I love games. I love game development, gaming culture, games as an art form, and the game industry.
I don’t have much time to play games, though, so my firsthand experience is somewhat spotty. For example, I’ve never really played an MMOG. So when I found myself talking with a friend and coworker who plays WoW, I jumped at the chance to pick his brain.
He plays with a high-level raiding guild, so he spends most of his time in large groups of 10 to 25 people. I was fascinated to hear how much teamwork the group raids require. Each person has a specific role, and each is vital to the group as a whole. The group members all support and depend on each other, coordinating tactics with split-second timing at critical moments.
Granted, multiplayer FPSes and RTSes have always demanded skills like these. Games like Counter-Strike and Starcraft series have established ladders and tournaments, and leagues like CPL and CGS have turned the best teams into professional organizations. Top Counter-Strike teams keep strict training regimens, run tactical drills, and study their opponents’ game footage before matches.
I’d never considered MMOGs in the same vein, though. My friend plays ice hockey as well as WoW (friend: 1, stereotype: 0), so I asked him what he thought of the team sport analogy. He saw the parallels, but he said they didn’t quite feel the same.
He described his hockey team as much more tight-knight and consistent than his WoW guild, which is fairly big and loose. He plays hockey with more or less the same people every week. By comparison, his WoW raid one night might only have a few people in common with the group the next night.
He also mentioned the difference in immersion. Unlike hockey, even the most difficult raids in WoW don’t always require his full attention. Whether it’s his girlfriend (friend: 2, stereotype: 0), his phone, or his dog, real life can interrupt WoW much more easily than hockey. (Interestingly, he said his team’s adoption of TeamSpeak both added and detracted from the game’s immersion. The always-on voice communication made his teammates feel much more present, but it also exposed him to many of their interruptions.)
OK, so even in large group raids with a top-tier guild, WoW might not rise to the level of good hockey game. Still, it’s far beyond the grinding, socializing, and gold farming that the rest of us usually associate with MMOGs. That alone was enlightening.

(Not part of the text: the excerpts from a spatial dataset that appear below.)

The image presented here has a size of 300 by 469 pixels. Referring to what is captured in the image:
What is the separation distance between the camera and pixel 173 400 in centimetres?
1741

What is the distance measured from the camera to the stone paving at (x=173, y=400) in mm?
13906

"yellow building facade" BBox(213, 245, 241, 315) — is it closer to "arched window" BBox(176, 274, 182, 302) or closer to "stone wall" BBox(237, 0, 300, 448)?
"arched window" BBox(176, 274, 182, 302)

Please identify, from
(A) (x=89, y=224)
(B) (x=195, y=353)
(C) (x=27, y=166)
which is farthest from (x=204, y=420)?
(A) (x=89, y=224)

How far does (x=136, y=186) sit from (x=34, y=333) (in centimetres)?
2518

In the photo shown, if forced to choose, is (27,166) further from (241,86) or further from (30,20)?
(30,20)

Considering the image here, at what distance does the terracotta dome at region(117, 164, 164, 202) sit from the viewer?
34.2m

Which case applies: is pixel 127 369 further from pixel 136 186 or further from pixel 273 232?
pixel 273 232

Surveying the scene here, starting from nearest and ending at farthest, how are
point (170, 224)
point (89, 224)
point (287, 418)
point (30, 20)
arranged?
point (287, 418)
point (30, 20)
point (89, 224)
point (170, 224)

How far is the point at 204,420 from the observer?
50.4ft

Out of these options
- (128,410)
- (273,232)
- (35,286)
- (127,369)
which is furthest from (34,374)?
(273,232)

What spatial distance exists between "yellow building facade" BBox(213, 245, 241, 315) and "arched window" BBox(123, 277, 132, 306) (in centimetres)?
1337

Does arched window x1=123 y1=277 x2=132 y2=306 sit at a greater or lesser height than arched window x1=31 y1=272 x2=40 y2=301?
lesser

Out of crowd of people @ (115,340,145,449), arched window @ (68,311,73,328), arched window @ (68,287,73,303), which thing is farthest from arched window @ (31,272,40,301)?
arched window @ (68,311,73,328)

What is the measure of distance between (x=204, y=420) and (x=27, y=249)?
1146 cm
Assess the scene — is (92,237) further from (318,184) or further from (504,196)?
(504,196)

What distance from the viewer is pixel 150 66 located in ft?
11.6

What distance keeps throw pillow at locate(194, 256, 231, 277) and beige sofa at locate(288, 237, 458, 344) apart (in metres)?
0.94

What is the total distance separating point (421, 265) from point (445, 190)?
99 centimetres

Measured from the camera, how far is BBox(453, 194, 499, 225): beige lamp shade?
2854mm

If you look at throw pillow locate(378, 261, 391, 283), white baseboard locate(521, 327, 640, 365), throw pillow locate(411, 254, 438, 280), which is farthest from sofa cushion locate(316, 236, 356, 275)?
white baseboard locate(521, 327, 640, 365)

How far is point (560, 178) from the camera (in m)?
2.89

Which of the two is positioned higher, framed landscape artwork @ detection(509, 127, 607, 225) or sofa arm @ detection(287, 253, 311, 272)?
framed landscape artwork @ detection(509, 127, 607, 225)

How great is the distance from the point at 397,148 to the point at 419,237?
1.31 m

Personally, I think this speaks to games’ untapped potential as an art form. With the more static art forms – film, literature, music – the basic experience doesn’t change much. In a game, though, interactivity means the basic experience can vary widely. There’s the team sport experience, but there’s also problem solving, socializing, creation, storytelling, strategizing, role playing, and my personal favorite, exploration.
So far, the game industry has taken only half-hearted steps toward realizing this potential. It’s spent the bulk of its effort iterating on the same tired themes: racing, fighting, shooting, sports, and adventure. Recently, though, we’ve seen the rise of more unusual themes. Socializing, for one. Music, medicine, and law, to name a few others. Emotion may well be next.
Personally, I think this is awesome. Microsoft, are you listening? Sony? EA? Activision? Bring on the new experiences, and I’ll fork over the dough. I can’t wait, and I know I’m not the only one.